__Exercise instructions__
Update the lines beginning with the one containing "Examining the image" and running through the one containing "4. the man's fingers at (399,152)". Replace "blurred tree" with "distant tree" and leave everything else unchanged.

__Provided information__
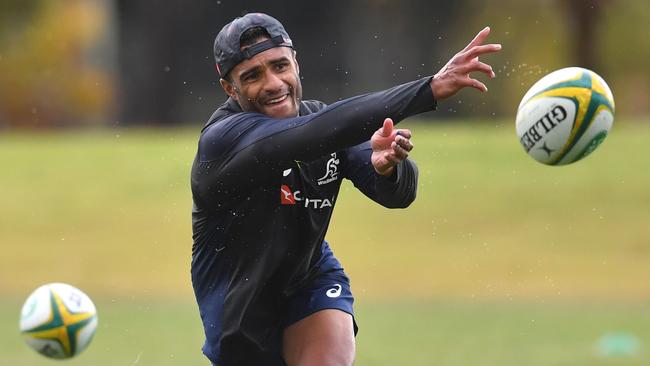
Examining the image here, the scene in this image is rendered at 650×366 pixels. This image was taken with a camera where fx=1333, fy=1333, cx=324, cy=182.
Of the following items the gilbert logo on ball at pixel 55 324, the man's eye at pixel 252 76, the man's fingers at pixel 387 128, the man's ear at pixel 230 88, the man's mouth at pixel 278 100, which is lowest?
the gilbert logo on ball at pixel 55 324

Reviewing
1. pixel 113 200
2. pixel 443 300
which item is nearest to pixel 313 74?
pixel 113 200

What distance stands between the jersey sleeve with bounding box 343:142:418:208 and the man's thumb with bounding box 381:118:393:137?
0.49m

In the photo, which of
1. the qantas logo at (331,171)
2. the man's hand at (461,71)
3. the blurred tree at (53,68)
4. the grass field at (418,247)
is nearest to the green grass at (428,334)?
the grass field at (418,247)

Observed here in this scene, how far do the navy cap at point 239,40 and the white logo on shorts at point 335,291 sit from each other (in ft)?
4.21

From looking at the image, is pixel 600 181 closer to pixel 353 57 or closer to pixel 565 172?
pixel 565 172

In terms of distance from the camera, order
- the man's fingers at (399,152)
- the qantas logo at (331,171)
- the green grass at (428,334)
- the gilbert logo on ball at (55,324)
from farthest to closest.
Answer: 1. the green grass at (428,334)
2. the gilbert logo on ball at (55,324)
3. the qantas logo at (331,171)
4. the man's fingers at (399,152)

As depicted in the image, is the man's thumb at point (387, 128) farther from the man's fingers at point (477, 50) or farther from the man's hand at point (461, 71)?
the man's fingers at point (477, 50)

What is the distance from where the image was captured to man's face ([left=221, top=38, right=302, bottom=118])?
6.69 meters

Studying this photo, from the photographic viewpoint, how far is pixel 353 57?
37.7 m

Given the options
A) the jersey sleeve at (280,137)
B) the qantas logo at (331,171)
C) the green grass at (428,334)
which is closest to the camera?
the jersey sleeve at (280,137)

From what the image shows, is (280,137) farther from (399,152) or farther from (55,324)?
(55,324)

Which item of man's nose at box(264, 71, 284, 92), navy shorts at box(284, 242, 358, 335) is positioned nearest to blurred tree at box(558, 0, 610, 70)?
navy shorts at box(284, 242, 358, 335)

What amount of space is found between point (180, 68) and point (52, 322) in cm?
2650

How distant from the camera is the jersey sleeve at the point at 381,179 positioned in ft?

---

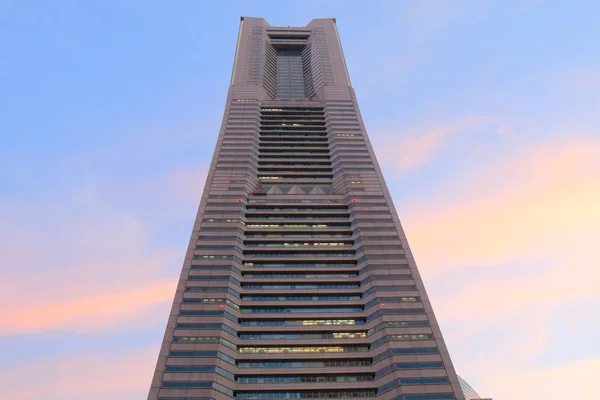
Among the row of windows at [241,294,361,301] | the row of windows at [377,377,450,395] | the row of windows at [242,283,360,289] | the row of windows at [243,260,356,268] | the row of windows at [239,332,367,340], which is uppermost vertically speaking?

...

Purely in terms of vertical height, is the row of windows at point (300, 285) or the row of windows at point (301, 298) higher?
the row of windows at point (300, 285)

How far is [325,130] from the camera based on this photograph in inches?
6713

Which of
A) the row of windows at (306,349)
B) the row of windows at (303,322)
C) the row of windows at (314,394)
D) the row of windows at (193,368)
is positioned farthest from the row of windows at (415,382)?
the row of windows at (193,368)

__Right answer__
Examining the image here, the scene in this image is rendered at 650×366 pixels. This image was taken with a camera where fx=1333, fy=1333, cx=324, cy=182.
Of the following items the gilbert logo on ball at pixel 55 324, the man's eye at pixel 252 76, the man's fingers at pixel 387 128, the man's ear at pixel 230 88, the man's mouth at pixel 278 100, which is lowest?
the gilbert logo on ball at pixel 55 324

Reviewing
1. pixel 113 200
2. pixel 443 300
which item is nearest to pixel 313 74?
pixel 113 200

What distance stands between the jersey sleeve with bounding box 343:142:418:208 and the man's thumb with bounding box 381:118:393:137?
0.49m

In the photo, which of
1. the qantas logo at (331,171)
2. the man's hand at (461,71)
3. the distant tree at (53,68)
4. the grass field at (418,247)
is nearest to the green grass at (428,334)?
the grass field at (418,247)

Observed here in this scene, how far do the navy cap at point 239,40 and the white logo on shorts at point 335,291 sit from each other (in ft)?
4.21

From looking at the image, is pixel 600 181 closer to pixel 353 57 or closer to pixel 565 172?
pixel 565 172

In terms of distance from the camera, order
- the man's fingers at (399,152)
- the qantas logo at (331,171)
- the green grass at (428,334)
- the gilbert logo on ball at (55,324)
from farthest to closest.
Answer: 1. the green grass at (428,334)
2. the gilbert logo on ball at (55,324)
3. the qantas logo at (331,171)
4. the man's fingers at (399,152)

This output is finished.